◆ **Aim of the exercise**
Collect every line in the records below that contains the string "bbox", and copy each one. Case counts.

◆ **Records for this task**
*-*-*

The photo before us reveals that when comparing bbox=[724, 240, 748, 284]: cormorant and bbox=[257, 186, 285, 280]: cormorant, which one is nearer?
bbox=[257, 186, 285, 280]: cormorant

*-*-*

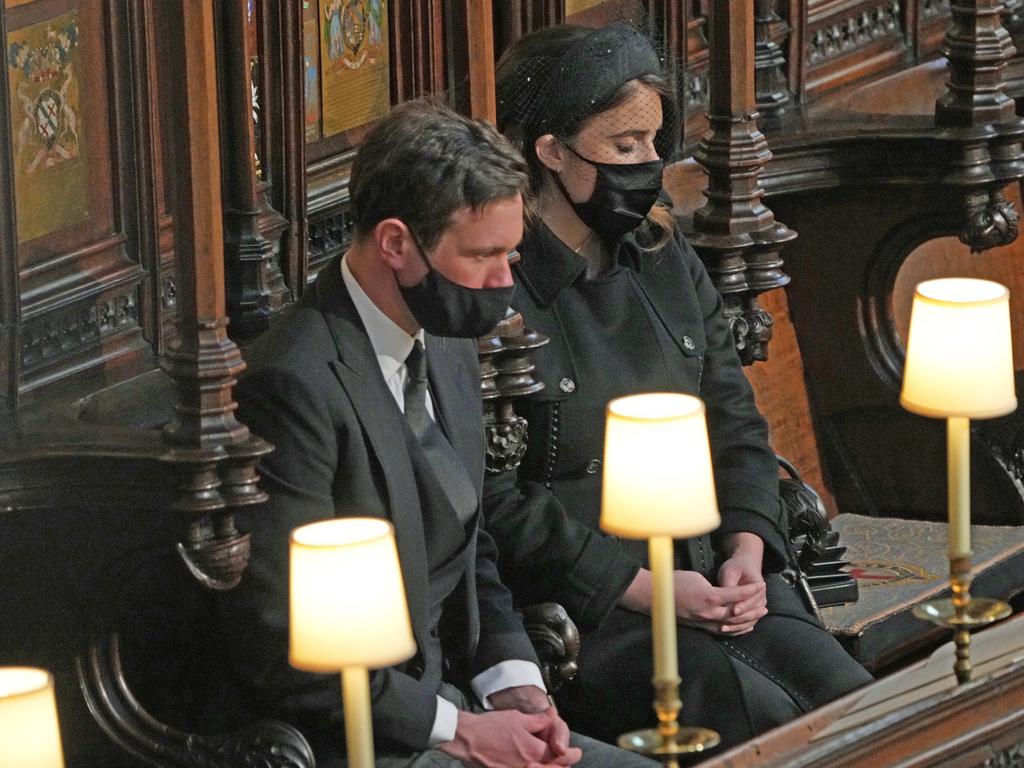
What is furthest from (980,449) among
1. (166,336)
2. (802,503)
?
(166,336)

*-*-*

◆ **Task answer**
The photo before us reveals that when comparing bbox=[724, 240, 748, 284]: cormorant and bbox=[257, 186, 285, 280]: cormorant, which one is nearer?
bbox=[257, 186, 285, 280]: cormorant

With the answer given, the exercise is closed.